Continuous Random Variable Problem

Let X be uniformly distributed on [0,1], find the expectation of X^p for -1<p<infinity

I got the c.d.f. of X to be 1 and calculated the expectation of X^p to be the integral of x^p between 0 and 1 which came to 1/p+1

Is this right so far?

The question then said to do the same for p<=-1

I think this should be the same formula, but for p=-1 the expectation doesn't exist.

THe problem here is that X is distributed on [0,1], yet for p<-1 the expectation of X is negative according to my formula, which intuitivly makes no sense.

Where have I gone wrong.

The cdf of X is x.

Original post by Post121

The cdf of X is x.

Really? But integral of x between 0 and 1 is 1/2=/=1. I thought the total area under the curve had to be 1?

Reply 3

Post121

Original post by james22

Really?
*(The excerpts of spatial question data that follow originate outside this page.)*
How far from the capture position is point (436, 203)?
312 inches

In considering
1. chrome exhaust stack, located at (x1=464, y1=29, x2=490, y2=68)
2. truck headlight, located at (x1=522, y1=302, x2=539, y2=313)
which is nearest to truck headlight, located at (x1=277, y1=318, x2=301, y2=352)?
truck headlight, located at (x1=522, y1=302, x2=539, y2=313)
But integral of x between 0 and 1 is 1/2=/=1. I thought the total area under the curve had to be 1?

You are confusing pdf with its cdf.

Reply 4

james22

Original post by Post121

You are confusing pdf with its cdf.

I have in my notes that the c.d.f. is a function, f(x), which staisfies f(x)>=0 and integral of f(x) between -infinity and infinity is 1

Reply 5

Post121

Original post by james22

I have in my notes that the c.d.f. is a function, f(x), which staisfies f(x)>=0 and integral of f(x) between -infinity and infinity is 1

You sure it's not integral f'(x) between -infinity and infinity is 1?

Edit: Your first expectation is correct. However, when p<-1, you are dividing by zero to achieve that formulae.